Configuring reverse lookup zones

A reverse DNS lookup is a querying technique in which an IP address is used to determine the corresponding domain. In this case, you create a DNS zone that, when queried, will return the FQDN for a specified IP address. This is opposite to the more typical forward DNS lookup in which a domain name is used to determine the corresponding IP. You can create reverse zones in IBM® NS1 Connect® to facilitate reverse lookups for IPv4 and IPv6 subnets.

Step 1: Create a reverse zone

  1. Click DNS > Zones.
  2. Click Add zone.
  3. In the Domain name field, enter the FQDN for the reverse zone, considering the following examples:
    • For IPv4 subnets, the format to use in the domain name field is <reverseIP>.in-addr.arpa where you invert the IPv4 address, removing the netmask. For example, if the IPv4 subnet is 192.0.2.0/24, enter 2.0.192.in-addr.arpa. Refer to Configuring reverse DNS for smaller IPv4 subnets for IPv4 subnets that are smaller than /24.
    • For IPv6 subnets, the format to use in the domain name field is <reverseIP>.ip6.arpa where you invert the IPv6 address, separating each character with a period (.) and removing the netmask. For example, if the IPv6 subnet is 2001:0db8:29cd:1a0f::/64, you would enter f.0.a.1.d.c.a.9.2.8.b.d.0.1.0.0.2.ip6.arpa. The same pattern applies to any size IPv6 subnet.
  4. Optionally, you can associate the zone with a DNS view. Views are used to define which client(s) are permitted to query a zone.
    Attention: At this time, zones published on the NS1 Connect Managed DNS or NS1 Connect Managed DNS for China networks cannot be associated with a DNS view.
  5. Optionally, click the Override zone name check box to enter a custom, unique name for this zone. This can be helpful if you plan to create multiple zones that point to the same FQDN. Otherwise, the zone name defaults to match the zone FQDN and any DNS views you associate with the zone during zone creation are included as a suffix to the FQDN to make up the unique zone name (for example, <zoneFQDN>-<view_name>).
    Note: You cannot modify the zone name after creating the zone.
  6. Select one or more DNS networks on which you want to publish the zone. Optionally, you can clear all the checkboxes to leave the zone unpublished.
  7. Under Zone settings, select the type of zone you are creating and adjust the settings. Refer to this topic for details about each type of zone.
  8. Click Save zone. The new zone appears in the list of zones on the Zones tab.

Step 2: Add a PTR record to the reverse zone

Next, you will add a DNS pointer (PTR) record to the zone you just created.
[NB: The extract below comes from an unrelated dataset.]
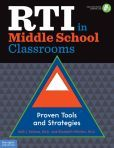 RTI in Middle School Classrooms: Proven Tools and Strategies by Kelli J. Esteves, Elizabeth Whitten  #DOEBibliography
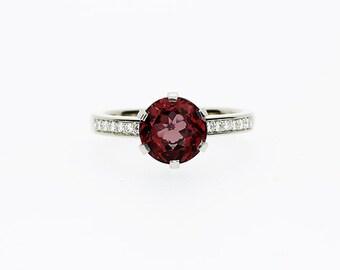 Garnet ring, Diamond, Yellow gold, Engagement ring, Garnet engagement, Diamond engagement, white gold, pave, Diamond ring, Red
  1. Click the Zones tab and navigate to the reverse zone you just created.
    Tip: You can filter the list of zones by selecting the Reverse checkbox.
  2. Click the name of the zone.
  3. Scroll to the bottom of the page and click + Add record.
  4. From the Record Type drop-down list, select PTR.
  5. In the Name field, enter the final octet or character of the IP address for the server or leave this field blank to indicate a root-level record.
  6. Under Answers, enter the FQDN corresponding to the IP.
  7. Click Save record.

Step 3: Update the delegation

If you own the specified subnet, you must update the delegation of the reverse DNS zone with your RIR (for example, ARIN, RIPE, and so on.) to point to the NS1 Connect DNS servers assigned to the reverse zone. Typically, you can find these within the Nameservers tab within the zone details.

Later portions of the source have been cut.